要件 1
記憶と世界についての文章では、これまでに生きた人類の何百億もの記憶の積み上がりは何と同じだと述べられていますか。

文書抜粋

"""

皆さん、この世は確かに存在するとお考えでしょうか。それはちがいます。確かに星としての地球は続くでしょう。人類が生活したと言う痕跡は残るでしょう。でもそれは錯覚です、妄想に近い構造体です。

昨日あなたは何をした、何を食べた、誰と恋をした、そんなもの何処に残ってますか、あなたの記憶の中にしか残ってないでしょ。そうなんですこの世界があると思うのは、それぞれが記憶の中に書き記しているからだけなんです。記録を取るのを止めるとこの世は存在しません。今まで生きた生命の積み重ね、虚構がこの世界なのです。

今までに生きた人類だけでも何百億の記憶が積み上がってます。サッカーくじのキャリーオーバーと同じです。それが引き出されたら、一瞬にして消えてしまいます。有史になってからの世界しか残ってません。それ以前はあくまでも、資料に基づく推測に過ぎません。銀行に残された取引台帳、メディアに書き留められた儚い記録、それが真実なんて誰にも証明できません。書き手次第でどうにでも書き換えれます。そんないい加減なものなんです、この世界なんて。

あんたは、私がお腹を痛めて産んだ子やで、父親はあの人やでと言われても、それは母親と言う人がその人の記憶に置いて宣言しているだけで、誰も裏打ち出来ません。言ったもん勝ちの世界です。戦後焼け野原で、ここは俺のもんやと言って膨大な土地を取り込んだ輩がいましたがそれと同じです。

俺の愛はお前のものや、お前の愛も俺のものやろと言っても、誰も相手にしてくれません。公証役場にでも言って、この女の愛は私のものですと公正証書でも巻かないとやっておれません。愛なんて一番不確かなものです、それぞれの記憶にしか残せないのです。裁判に訴えても相手にもしてくれません。契約書でも残ってますかと言われるのが関の山です。

こんなええ加減な世界に、命を描けたり、泣いたり笑ったりしているのが現実です。まだブログにああでもない、こうでもないといい加減な事を書いてるブロガーの方がまだましと言えます。とりあえずテキストにして残してる分。

でも二人暮らした部屋は、不動産屋に返す前は確かに痕跡は残ってます。壁に残った傷も、床に残した染みも確かに証明してくれます。不動産屋がリフォームに出した瞬間、西陽の当たった部屋も一瞬にして綺麗になります。二人暮らした痕跡なんて留めて置けません。

"""

要件 2
記録のうち、「By what distance」を含む行から始めて記録の最後の行までを、両端の行も含めてそのまま繰り返してください。

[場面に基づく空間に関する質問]
"""

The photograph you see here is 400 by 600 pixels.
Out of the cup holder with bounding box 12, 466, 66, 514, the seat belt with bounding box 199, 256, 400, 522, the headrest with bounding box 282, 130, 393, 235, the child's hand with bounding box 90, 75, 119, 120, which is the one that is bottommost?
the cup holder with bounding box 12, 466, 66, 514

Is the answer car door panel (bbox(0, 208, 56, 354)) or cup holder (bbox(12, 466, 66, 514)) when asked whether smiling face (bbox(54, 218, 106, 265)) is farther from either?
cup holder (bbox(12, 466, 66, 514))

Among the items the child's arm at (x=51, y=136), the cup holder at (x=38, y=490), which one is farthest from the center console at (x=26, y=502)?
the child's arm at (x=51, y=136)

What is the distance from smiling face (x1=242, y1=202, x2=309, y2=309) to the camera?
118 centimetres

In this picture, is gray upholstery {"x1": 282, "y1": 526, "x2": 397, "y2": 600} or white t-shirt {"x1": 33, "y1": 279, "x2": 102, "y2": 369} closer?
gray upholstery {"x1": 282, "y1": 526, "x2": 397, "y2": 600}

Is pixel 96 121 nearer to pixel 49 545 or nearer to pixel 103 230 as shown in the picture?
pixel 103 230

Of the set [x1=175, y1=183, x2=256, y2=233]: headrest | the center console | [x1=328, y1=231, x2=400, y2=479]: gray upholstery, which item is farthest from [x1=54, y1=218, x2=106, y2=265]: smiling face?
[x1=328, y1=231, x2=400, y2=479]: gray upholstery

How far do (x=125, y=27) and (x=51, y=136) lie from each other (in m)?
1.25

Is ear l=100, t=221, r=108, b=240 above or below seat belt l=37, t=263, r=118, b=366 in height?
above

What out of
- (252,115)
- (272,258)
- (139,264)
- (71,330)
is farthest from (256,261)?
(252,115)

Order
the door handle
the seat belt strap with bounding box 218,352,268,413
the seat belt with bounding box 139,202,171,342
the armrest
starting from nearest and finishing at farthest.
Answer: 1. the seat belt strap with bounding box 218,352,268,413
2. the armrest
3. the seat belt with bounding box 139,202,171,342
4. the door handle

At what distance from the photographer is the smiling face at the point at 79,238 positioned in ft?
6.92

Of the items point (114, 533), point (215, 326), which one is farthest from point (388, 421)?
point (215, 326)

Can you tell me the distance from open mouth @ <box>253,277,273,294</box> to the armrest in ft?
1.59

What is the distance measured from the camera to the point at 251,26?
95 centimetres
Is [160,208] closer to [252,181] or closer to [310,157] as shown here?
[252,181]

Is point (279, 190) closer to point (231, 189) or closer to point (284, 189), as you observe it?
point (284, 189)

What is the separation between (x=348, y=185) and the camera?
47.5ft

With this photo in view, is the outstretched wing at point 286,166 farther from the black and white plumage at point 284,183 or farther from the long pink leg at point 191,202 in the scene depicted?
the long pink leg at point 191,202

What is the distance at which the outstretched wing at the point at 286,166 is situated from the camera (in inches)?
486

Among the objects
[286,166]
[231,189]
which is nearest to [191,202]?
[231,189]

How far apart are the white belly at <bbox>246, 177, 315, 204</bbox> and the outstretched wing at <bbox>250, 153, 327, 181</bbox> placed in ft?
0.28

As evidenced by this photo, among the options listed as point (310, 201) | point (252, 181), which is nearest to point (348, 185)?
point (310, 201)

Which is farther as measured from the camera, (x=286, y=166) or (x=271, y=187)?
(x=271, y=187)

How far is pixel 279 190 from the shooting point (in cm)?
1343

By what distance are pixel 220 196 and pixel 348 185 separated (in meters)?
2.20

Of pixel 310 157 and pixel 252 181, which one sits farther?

"""

解答例 1
サッカーくじのキャリーオーバーと同じだと述べられています。

解答例 2
By what distance are pixel 220 196 and pixel 348 185 separated (in meters)?
2.20

Of pixel 310 157 and pixel 252 181, which one sits farther?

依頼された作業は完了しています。